Stated task 1 →
Reproduce the forum post on the pull-back connection word for word, from "I have a question" to "the connection right?".
=== Extract ===
# pull-back connection

I have a question related to the definition of the pull-back connection, more specifically about its uniqueness or the canonical way to induce it.

The definition that one finds in general goes along the following lines: let $F:P\rightarrow B$ be map between differentiable manifolds, let $\pi:E\rightarrow B$ be a vector bundle and $\nabla$ a connection on $E$. Then the connection $F^*\nabla$ is uniquely determined by the following relation

$(F^*\nabla)_X(F^* s):=F^*(\nabla_{df(X)} s)$.

This should uniquely determine the connection right?

Let us start with the most trivial case, when $B$ is a point. Then $E$ is a vector space and the pull-back of $E$ is a trivial vector space over $P$. A connection on $E\rightarrow pt$ is an endomorphism of $E$ (which trivially satisfies the Leibniz relation). Could anybody explain how does that canonically induce a connection on $P\times E$, presumably the trivial connection $d$ if one starts with the zero endomorphism of $E$? Leibniz relation does not suffice. One could say let us make a convention here. But the more general question is how does one define $(F^*\nabla)_X$ when $X\in\ker{dF}$, in general?
=== Data for the task ===
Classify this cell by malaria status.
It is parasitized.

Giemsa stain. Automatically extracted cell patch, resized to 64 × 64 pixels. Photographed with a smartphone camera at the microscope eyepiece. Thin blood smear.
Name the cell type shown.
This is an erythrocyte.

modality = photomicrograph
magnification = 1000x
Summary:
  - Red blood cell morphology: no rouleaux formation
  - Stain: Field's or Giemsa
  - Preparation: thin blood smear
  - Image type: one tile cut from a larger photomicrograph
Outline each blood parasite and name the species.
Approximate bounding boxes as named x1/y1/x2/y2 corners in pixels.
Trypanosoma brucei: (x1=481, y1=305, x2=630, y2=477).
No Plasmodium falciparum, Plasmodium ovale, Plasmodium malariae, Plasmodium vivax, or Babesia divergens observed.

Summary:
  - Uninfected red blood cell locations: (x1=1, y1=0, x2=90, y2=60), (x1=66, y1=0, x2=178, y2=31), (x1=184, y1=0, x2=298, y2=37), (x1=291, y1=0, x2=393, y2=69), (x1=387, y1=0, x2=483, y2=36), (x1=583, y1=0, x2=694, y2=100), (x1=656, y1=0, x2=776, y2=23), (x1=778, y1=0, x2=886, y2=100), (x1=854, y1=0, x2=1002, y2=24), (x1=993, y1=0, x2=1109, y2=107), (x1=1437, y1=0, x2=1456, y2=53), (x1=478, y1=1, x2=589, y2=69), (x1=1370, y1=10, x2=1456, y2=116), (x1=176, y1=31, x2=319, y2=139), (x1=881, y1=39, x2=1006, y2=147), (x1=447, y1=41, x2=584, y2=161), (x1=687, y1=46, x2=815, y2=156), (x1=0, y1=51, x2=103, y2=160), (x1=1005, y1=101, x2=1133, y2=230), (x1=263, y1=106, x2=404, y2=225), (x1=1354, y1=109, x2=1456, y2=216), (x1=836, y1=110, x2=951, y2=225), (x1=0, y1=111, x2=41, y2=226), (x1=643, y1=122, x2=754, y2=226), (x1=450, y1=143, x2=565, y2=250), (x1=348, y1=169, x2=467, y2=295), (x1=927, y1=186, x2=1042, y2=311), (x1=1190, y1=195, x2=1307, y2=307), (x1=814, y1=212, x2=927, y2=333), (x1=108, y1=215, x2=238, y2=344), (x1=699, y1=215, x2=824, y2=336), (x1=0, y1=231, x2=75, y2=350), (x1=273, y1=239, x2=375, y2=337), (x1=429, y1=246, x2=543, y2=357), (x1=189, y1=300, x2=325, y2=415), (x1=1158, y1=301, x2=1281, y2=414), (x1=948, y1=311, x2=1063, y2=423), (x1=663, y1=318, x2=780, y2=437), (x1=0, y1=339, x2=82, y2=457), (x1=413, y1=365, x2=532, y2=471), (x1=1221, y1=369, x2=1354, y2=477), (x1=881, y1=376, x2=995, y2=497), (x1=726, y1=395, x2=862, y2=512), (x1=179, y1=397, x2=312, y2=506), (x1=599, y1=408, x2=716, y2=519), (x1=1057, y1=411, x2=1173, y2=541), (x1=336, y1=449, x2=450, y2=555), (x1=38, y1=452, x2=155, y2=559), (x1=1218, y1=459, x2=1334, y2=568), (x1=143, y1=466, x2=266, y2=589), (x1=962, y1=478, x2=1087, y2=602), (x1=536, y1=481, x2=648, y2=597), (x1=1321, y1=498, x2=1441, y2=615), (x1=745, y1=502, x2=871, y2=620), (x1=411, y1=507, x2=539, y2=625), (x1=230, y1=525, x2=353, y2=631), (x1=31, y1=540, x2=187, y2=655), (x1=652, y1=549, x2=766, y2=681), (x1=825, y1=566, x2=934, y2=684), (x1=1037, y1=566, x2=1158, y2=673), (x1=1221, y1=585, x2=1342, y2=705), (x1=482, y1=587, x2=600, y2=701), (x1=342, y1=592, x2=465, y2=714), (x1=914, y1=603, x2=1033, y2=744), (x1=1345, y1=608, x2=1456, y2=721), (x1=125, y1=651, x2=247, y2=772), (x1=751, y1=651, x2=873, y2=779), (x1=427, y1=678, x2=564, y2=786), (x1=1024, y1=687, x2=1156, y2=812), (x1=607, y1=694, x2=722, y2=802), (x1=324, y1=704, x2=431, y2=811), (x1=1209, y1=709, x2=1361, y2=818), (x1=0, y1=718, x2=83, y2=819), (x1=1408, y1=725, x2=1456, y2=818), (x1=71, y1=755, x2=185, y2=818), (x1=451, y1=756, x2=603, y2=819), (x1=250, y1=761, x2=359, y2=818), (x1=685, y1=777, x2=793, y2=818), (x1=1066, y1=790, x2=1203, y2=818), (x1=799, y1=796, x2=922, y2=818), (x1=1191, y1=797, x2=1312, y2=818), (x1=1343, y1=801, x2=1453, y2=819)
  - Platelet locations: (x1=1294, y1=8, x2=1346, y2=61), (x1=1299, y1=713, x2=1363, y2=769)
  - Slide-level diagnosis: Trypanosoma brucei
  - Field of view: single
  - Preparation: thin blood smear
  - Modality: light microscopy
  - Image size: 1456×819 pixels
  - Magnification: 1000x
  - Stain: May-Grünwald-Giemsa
===
Stated task 2 →
Transcribe the entries exactly, from their first line through the line with "This is an erythrocyte.".

Task output 1 →
I have a question related to the definition of the pull-back connection, more specifically about its uniqueness or the canonical way to induce it.

The definition that one finds in general goes along the following lines: let $F:P\rightarrow B$ be map between differentiable manifolds, let $\pi:E\rightarrow B$ be a vector bundle and $\nabla$ a connection on $E$. Then the connection $F^*\nabla$ is uniquely determined by the following relation

$(F^*\nabla)_X(F^* s):=F^*(\nabla_{df(X)} s)$.

This should uniquely determine the connection right?

Task output 2 →
Classify this cell by malaria status.
It is parasitized.

Giemsa stain. Automatically extracted cell patch, resized to 64 × 64 pixels. Photographed with a smartphone camera at the microscope eyepiece. Thin blood smear.
Name the cell type shown.
This is an erythrocyte.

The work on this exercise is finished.